Por Jonathan Sacks - Rabino chefe da Inglaterra
Ao final de seu notável livro, "Uma Breve História do Tempo," Stephen Hawking escreveu uma das frases mais famosas da atualidade. Se apenas pudéssemos descobrir uma teoria completa das forças que governam o Universo "seria o supremo triunfo da razão humana - pois então conheceríamos a mente de D'us." O Professor Hawking é um cientista que dispensa apresentações. Porém, até ele poderia admitir que não é o maior teólogo do mundo.
Li recentemente uma observação muito mais profunda de uma mãe com filhos pequenos. "Desde que me tornei mãe" - disse ela - "descobri que posso entender D'us muito melhor. Agora sei o que é criar algo que você não pode controlar!" Que maravilhosa percepção, e como é verdadeira.
A maioria das pessoas sabe que a Bíblia Hebraica começa com a mais famosa narrativa da Criação que jamais foi escrita:
"No princípio D'us criou..." Mesmo atualmente, três mil anos depois, é uma passagem de poder sem igual, desde que, é claro, lembremo-nos de que é um poema, cuidadosamente construído como tal, e não uma teoria científica.
O que muitas vezes não percebemos - na verdade não consigo lembrar-me de que alguém jamais escreveu sobre isso - é que toda a história da Criação do Universo é feita com apenas 34 versículos. Daí em diante a Torá volta sua atenção à humanidade. Isso é estranho, realmente intrigante.

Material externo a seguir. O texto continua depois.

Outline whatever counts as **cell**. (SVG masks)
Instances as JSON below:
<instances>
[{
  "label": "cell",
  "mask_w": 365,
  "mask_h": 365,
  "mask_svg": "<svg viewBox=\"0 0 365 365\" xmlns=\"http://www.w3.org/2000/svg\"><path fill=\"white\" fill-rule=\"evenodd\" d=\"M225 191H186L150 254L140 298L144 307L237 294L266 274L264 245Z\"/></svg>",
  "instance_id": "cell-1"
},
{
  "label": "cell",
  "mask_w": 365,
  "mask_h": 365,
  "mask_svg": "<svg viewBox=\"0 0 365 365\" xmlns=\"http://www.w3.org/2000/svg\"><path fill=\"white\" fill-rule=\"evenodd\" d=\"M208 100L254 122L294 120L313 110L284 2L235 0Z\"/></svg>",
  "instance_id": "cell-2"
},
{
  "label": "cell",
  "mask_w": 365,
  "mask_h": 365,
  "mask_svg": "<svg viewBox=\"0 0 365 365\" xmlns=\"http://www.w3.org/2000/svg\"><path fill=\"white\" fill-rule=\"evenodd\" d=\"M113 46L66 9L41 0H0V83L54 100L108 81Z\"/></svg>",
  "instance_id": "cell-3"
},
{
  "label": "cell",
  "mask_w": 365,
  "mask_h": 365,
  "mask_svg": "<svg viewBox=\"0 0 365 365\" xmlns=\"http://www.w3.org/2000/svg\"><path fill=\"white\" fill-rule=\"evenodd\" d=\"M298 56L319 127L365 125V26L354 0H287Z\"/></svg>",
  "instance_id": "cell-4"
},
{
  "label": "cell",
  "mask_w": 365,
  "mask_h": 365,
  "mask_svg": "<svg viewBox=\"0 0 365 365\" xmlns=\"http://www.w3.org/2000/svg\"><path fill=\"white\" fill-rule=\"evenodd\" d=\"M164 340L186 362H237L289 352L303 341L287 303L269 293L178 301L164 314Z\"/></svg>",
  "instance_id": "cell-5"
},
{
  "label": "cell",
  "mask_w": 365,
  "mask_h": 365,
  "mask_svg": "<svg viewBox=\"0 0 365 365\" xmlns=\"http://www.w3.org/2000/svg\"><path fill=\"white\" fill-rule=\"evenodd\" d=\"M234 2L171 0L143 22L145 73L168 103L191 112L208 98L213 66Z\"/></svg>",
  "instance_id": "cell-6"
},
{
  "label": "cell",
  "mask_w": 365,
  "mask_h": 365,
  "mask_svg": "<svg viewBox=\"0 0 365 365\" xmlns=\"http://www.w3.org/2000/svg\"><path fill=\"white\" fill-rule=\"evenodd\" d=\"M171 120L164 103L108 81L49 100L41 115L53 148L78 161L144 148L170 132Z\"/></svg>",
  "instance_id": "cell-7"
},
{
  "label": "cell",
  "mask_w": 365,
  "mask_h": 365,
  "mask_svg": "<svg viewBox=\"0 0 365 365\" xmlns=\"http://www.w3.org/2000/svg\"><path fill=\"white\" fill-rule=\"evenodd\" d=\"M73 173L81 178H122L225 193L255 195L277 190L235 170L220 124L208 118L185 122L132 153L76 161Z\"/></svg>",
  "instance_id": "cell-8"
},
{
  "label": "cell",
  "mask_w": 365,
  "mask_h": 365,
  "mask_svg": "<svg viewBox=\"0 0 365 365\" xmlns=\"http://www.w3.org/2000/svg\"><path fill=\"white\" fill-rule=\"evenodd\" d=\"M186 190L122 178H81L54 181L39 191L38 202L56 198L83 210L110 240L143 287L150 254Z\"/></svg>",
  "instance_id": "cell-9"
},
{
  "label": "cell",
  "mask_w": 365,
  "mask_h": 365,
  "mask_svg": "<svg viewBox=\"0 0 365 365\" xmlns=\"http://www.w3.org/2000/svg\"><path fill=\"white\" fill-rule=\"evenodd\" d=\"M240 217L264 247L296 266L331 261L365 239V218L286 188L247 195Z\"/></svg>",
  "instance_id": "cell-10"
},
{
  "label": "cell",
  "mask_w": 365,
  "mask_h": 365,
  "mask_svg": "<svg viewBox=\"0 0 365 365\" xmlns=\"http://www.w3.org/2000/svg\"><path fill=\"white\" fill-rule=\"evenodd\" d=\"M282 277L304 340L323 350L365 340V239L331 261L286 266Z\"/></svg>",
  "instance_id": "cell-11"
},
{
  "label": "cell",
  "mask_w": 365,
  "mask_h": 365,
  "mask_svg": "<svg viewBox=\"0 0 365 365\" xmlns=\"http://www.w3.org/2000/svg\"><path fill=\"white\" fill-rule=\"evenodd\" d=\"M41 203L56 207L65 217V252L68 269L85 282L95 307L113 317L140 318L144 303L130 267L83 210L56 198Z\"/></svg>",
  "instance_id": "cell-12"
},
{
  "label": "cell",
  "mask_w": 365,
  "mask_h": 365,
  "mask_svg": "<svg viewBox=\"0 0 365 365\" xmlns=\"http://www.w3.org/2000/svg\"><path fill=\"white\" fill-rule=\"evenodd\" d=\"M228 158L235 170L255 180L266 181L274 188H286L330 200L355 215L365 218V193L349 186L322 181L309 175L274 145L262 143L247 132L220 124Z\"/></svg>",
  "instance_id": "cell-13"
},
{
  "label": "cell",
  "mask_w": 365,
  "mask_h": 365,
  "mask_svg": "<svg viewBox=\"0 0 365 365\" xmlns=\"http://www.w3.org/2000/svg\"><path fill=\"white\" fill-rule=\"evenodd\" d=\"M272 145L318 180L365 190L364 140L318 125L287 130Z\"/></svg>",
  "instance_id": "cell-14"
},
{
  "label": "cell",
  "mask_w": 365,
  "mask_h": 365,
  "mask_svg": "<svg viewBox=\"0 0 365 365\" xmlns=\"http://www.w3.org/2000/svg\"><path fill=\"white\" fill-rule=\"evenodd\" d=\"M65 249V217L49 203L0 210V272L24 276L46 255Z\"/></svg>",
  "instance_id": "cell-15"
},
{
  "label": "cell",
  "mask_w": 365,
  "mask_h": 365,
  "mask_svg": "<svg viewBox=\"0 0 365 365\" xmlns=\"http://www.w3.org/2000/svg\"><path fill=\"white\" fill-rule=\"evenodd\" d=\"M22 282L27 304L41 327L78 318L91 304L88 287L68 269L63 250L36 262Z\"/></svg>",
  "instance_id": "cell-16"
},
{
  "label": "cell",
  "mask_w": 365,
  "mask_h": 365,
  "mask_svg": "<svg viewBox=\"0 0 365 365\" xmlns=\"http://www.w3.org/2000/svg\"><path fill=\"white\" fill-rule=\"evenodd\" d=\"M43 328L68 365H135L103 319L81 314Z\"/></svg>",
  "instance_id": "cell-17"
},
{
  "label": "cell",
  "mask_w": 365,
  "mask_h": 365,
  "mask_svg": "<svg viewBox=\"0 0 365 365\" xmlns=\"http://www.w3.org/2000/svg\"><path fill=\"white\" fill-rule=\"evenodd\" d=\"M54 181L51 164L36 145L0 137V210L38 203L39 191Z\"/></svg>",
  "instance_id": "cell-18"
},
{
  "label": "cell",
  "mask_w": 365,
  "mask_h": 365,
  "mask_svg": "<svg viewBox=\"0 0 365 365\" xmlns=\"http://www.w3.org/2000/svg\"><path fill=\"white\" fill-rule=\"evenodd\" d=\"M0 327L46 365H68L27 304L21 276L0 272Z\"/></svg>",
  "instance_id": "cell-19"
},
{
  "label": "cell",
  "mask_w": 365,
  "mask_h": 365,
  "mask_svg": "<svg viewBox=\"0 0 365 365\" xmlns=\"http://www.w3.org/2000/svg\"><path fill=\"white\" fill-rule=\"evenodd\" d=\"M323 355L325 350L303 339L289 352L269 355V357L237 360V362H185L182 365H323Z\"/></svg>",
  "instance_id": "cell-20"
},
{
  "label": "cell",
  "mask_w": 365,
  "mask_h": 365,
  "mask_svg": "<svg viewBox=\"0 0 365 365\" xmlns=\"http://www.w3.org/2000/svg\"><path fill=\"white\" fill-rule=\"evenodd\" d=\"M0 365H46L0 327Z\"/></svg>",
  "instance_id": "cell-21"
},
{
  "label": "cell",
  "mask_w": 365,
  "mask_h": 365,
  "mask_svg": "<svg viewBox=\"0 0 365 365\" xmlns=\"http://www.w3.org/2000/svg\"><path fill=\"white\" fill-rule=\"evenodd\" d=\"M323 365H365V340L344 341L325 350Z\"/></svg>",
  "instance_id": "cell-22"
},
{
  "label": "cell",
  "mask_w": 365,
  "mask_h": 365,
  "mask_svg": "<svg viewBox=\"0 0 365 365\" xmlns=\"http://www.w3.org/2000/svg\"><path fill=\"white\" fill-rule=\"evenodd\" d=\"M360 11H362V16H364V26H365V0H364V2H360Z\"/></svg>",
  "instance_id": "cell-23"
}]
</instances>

O antigo mundo mitológico, como a ciência de hoje, era profundamente absorvido pela cosmologia, a questão de como o universo foi criado. Fascinou os mesopotâmios, que escreveram pitorescos mitos sobre a criação onde Marduk, o jovem deus, assassinou Ti'amat, deusa do mar, e lançou os alicerces do céu e da terra sobre os despojos de seu corpo dividido. A cosmologia científica de hoje é menos dramática, mas não menos distante da vida de todos os dias.
Em contraste, a Torá menciona rapidamente a Criação em apenas um capítulo, e então volta-se para Adão e Eva, Caim, Abel, solidão, relacionamentos, a situação humana. Isso nos conta um fato muito interessante. A Torá não é um livro do homem sobre D'us. É o Livro de D'us sobre a humanidade.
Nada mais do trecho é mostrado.